**DESCRIPTION OF THE TASK**.
Print everything from "Repairing a G4" down to "drive, I explored." in the iMac repair text below, word for word.

Repairing a G4 ‘Anglepoise’ iMac

My son’s school was chucking out a faulty 700 MHz G4 Anglepoise iMac – apprently it had an intermittant fault where the hard drive clicked and it wouldn’t boot. Of course I couldn’t bear to see this become land-fill so I brought it home to my Macintosh Sanctuary.

At first it seemed fine but whilst installing OS X, the thing died. Click, click, click. All I could do was get it to boot into Open Firmware – it wouldn’t even eject the CD-ROM. I was convinced I’d killed it, but a couple of bright sparks at work suggested that the hard drive might have just finally kicked the bucket. As it shares its IDE interface with the CD-ROM drive this might also explain why the CD wouldn’t eject. Armed with some instructions from XLER8YOURMAC, size 10 and 15 Torx (star-shaped) screwdrivers and an old 4GB Bondi Blue iMac hard drive, I explored.

I actually found the whole thing easier than that article suggested. First using a small cross-pointed screwdriver you undo the base plate to get at the user-servicable parts – a memory slot and Airport card slot:

user servicable parts

Then the big Torx T15 screwdriver comes into play – undo the 4 Torx screws and pull the whole base – including the white plastic bit where the ports are. Be gentle but firm as you are unplugging connectors as you do this.

prising open

At this point you can swap its internal memory card if you like, but I was interested in the grey drive assembly. I disconnected its IDE connector on the motherboard and unclipped the 2 cables clamped to its right. Then I used the T10 Torx screwdriver to remove the 6 screws holding the drive assembly in place (click on photo to see notes):

drive assembly

I then pulled the drive assembly down and towards me.

**STORED DATA**.
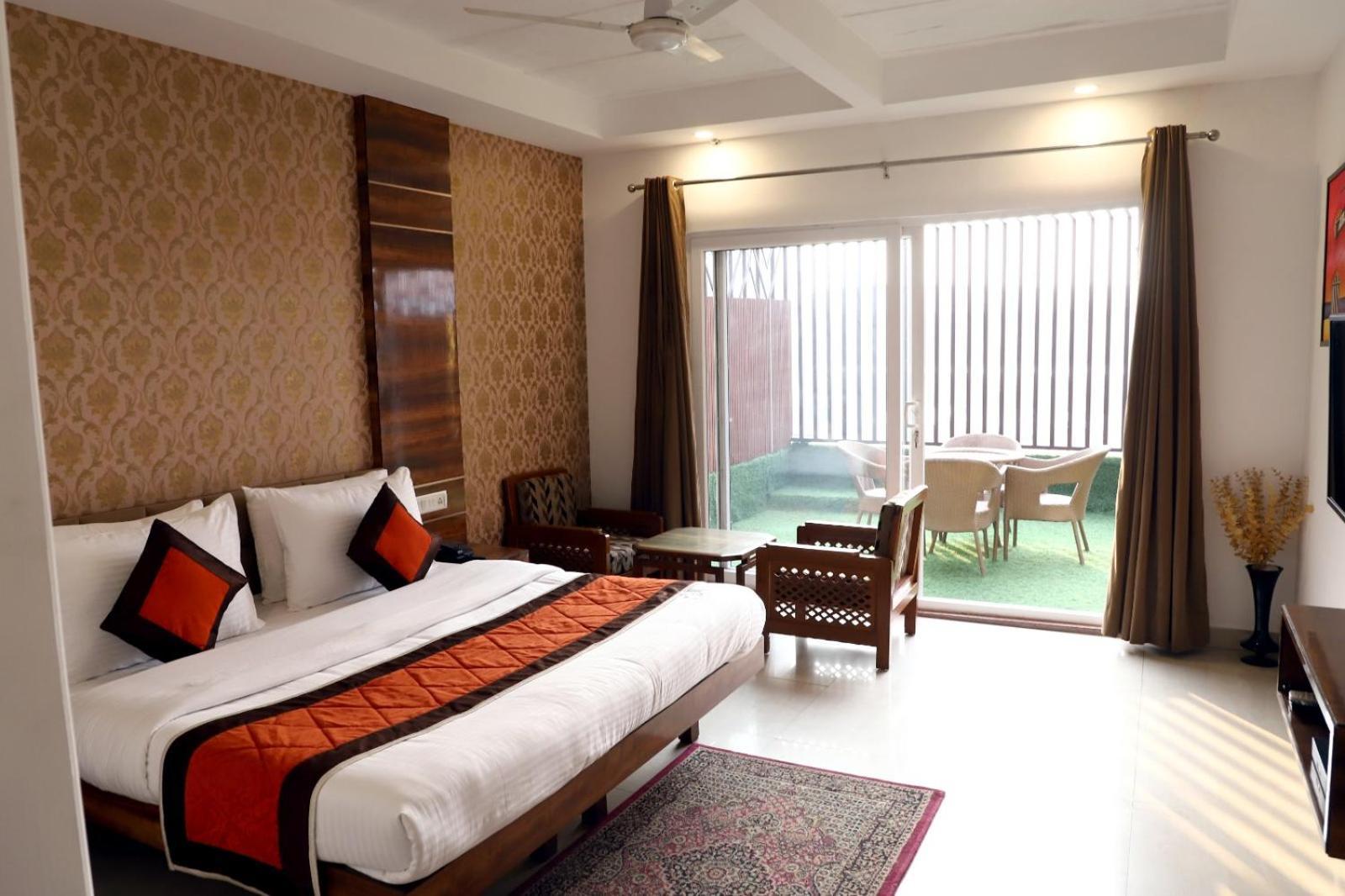 Airport Hotel New Delhi Extérieur photo
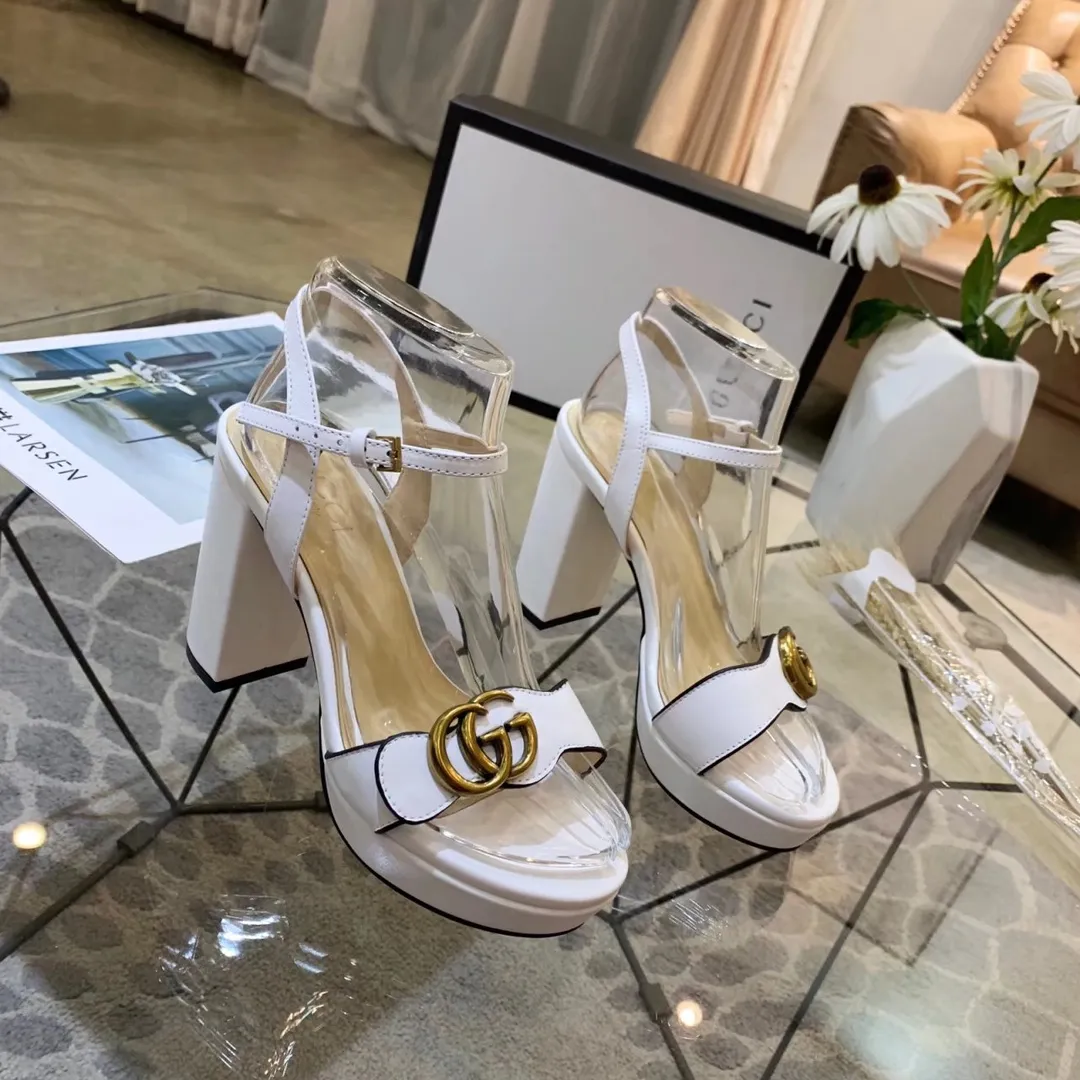 👟👟Ex-factory price 360👟👟 Gucci (GUCCI) official website 1:1 exquisite bronze buckle new summer one-line sandals. The workmanship is great and reassuring. The leather is shiny and tough. Comfortable and super comfortable to walk. It is recommended to meet the actual needs of the public and is easy to control. Fabric: first-layer cowhide. Lining/foot: sheepskin. Rubber outsole. Heel height: 10cm, waterproof platform 2.5cm. Color: gold, light gold, black, white, red. Size: 35-39 (sizes 34, 40, 41 need to be customized). Comes with receipt.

**ANSWER FOR THIS EXERCISE**.
Repairing a G4 ‘Anglepoise’ iMac

My son’s school was chucking out a faulty 700 MHz G4 Anglepoise iMac – apprently it had an intermittant fault where the hard drive clicked and it wouldn’t boot. Of course I couldn’t bear to see this become land-fill so I brought it home to my Macintosh Sanctuary.

At first it seemed fine but whilst installing OS X, the thing died. Click, click, click. All I could do was get it to boot into Open Firmware – it wouldn’t even eject the CD-ROM. I was convinced I’d killed it, but a couple of bright sparks at work suggested that the hard drive might have just finally kicked the bucket. As it shares its IDE interface with the CD-ROM drive this might also explain why the CD wouldn’t eject. Armed with some instructions from XLER8YOURMAC, size 10 and 15 Torx (star-shaped) screwdrivers and an old 4GB Bondi Blue iMac hard drive, I explored.